Document extract —
____

The newest Otzi reconstruction in the South Tyrol Museum (image Kennis © South Tyrol Museum of Archaeology, Foto Ochsenreiter)

The newest Otzi reconstruction in the South Tyrol Museum (image Kennis © South Tyrol Museum of Archaeology, Foto Ochsenreiter)

Few artifacts are more compelling than the twisted body of Otzi, the 5300-year-old man removed from Alpine snow in 1991.  Archaeologically, Otzi is a unique snapshot of a life and a distinct moment, his assemblage revealing Copper Age materiality, his body telling the story of life in the Alps over five millennia ago, and his story illuminating a violent moment and a fascinating death story in which Otzi apparently met his end in a mountaintop murder.  Otzi has been the subject of over 20 years of scientific investigation, archaeological discussion, and popular curiosity, and he is now celebrated in liqueur, snow globes, and assorted trinkets as well as an Otzi Village outdoor museum and a museum in which Otzi’s preserved body stares back at the curious.  He has also been reconstructed continually for over 20 years, and that process underscores that facial and bodily reconstruction may invoke scientific accuracy but it is perhaps more about imagining human familiarities across the breadth of time.

____

What the task requires — How would you put this sentence from the Otzi passage into Spanish: "Few artifacts are more compelling than the twisted body of Otzi, the 5300-year-old man removed from Alpine snow in 1991." The records that follow have no connection to the text.

Material provided —
____

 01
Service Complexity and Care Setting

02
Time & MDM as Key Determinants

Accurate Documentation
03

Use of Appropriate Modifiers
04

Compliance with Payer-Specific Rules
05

____

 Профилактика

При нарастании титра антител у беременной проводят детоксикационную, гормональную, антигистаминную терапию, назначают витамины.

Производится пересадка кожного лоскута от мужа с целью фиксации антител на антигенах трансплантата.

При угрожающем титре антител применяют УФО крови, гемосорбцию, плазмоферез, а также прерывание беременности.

____

Reply to the task — Pocos artefactos resultan más cautivadores que el cuerpo retorcido de Otzi, el hombre de 5300 años de antigüedad extraído de la nieve alpina en 1991.